— WORK INSTRUCTIONS —
**1)** From the perf patch discussion, reproduce the passage from "Anyway it's not" to "on it strongly.".
**2)** Please translate this sentence from the perf patch discussion into Spanish: "I think it's ok to add the code for tool event to evsel as long as it's not used."

— TEXT EXTRACT —
##############################

I guess the tool events are only used by perf stat, is there any
tests that use the tool events?

Anyway it's not a big deal.  I just wanted to keep each change
small.  I think it's ok to add the code for tool event to evsel as
long as it's not used.  But I don't insist on it strongly.

>
> >
> > > diff --git a/tools/perf/util/evsel.c b/tools/perf/util/evsel.c
> > > index 3536404e9447..a0a8aee7d6b9 100644
> > > --- a/tools/perf/util/evsel.c
> > > +++ b/tools/perf/util/evsel.c
> > > @@ -10,6 +10,7 @@
> > >  #include <errno.h>
> > >  #include <inttypes.h>
> > >  #include <linux/bitops.h>
> > > +#include <api/io.h>
> > >  #include <api/fs/fs.h>
> > >  #include <api/fs/tracing_path.h>
> > >  #include <linux/hw_breakpoint.h>
> > > @@ -30,6 +31,7 @@
> > >  #include "counts.h"
> > >  #include "event.h"
> > >  #include "evsel.h"
> > > +#include "time-utils.h"
> > >  #include "util/env.h"
> > >  #include "util/evsel_config.h"

##############################

— Records of spatial reasoning questions —
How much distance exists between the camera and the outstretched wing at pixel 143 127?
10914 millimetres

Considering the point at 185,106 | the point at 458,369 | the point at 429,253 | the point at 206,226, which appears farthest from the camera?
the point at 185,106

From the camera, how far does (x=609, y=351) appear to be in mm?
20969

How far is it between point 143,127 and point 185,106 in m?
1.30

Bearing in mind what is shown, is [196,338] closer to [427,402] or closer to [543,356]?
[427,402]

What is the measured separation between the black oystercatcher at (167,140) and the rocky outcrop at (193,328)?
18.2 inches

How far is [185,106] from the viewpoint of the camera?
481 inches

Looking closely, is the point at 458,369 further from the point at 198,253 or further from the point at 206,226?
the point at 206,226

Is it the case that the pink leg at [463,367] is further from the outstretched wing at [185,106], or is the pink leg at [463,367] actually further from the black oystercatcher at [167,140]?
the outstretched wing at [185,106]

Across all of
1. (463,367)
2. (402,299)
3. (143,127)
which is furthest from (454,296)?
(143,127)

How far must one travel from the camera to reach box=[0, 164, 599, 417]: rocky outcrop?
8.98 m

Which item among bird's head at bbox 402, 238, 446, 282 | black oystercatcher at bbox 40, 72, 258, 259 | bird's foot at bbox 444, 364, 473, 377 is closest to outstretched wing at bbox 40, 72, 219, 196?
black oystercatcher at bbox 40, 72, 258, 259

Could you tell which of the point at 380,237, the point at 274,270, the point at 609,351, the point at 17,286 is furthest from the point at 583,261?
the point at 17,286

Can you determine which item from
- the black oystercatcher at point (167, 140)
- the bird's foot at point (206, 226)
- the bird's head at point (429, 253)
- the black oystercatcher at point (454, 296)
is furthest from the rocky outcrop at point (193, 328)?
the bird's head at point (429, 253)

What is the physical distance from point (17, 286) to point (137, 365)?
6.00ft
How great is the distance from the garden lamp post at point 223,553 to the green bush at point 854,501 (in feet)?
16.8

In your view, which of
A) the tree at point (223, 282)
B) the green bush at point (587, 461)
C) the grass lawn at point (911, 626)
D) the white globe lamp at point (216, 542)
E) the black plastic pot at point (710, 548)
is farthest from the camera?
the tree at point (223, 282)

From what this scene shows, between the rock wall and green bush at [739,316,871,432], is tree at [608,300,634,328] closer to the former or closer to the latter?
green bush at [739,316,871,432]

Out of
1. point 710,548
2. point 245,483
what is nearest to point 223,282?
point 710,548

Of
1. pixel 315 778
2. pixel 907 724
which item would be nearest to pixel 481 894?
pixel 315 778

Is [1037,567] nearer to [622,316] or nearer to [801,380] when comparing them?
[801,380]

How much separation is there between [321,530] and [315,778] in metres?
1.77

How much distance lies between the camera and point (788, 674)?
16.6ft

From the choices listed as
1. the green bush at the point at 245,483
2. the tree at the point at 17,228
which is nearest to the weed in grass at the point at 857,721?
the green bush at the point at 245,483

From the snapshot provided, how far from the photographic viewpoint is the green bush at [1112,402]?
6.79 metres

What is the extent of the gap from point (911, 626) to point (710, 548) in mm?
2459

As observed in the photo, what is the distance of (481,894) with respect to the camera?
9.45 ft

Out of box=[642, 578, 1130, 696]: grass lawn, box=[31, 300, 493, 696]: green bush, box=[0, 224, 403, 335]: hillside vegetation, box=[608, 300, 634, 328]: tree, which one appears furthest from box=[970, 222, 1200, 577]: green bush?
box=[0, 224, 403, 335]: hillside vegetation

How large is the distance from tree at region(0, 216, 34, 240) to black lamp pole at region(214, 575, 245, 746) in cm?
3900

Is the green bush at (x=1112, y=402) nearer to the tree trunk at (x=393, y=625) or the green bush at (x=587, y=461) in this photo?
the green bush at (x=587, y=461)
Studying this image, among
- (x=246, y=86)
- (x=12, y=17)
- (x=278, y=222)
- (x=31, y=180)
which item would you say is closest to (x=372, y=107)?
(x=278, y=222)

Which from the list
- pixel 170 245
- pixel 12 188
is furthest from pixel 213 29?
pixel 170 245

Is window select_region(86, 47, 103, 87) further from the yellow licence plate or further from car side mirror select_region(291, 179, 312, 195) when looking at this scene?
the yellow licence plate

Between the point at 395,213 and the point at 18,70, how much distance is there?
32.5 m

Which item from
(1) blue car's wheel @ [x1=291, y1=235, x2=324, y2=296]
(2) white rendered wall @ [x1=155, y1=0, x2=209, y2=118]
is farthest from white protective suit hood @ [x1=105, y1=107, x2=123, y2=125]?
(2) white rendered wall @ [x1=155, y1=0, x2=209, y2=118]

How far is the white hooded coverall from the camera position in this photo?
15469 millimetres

##############################

— RESULTS —
**1)**
Anyway it's not a big deal.  I just wanted to keep each change
small.  I think it's ok to add the code for tool event to evsel as
long as it's not used.  But I don't insist on it strongly.

**2)** Creo que está bien añadir el código del evento de herramienta a evsel siempre que no se use.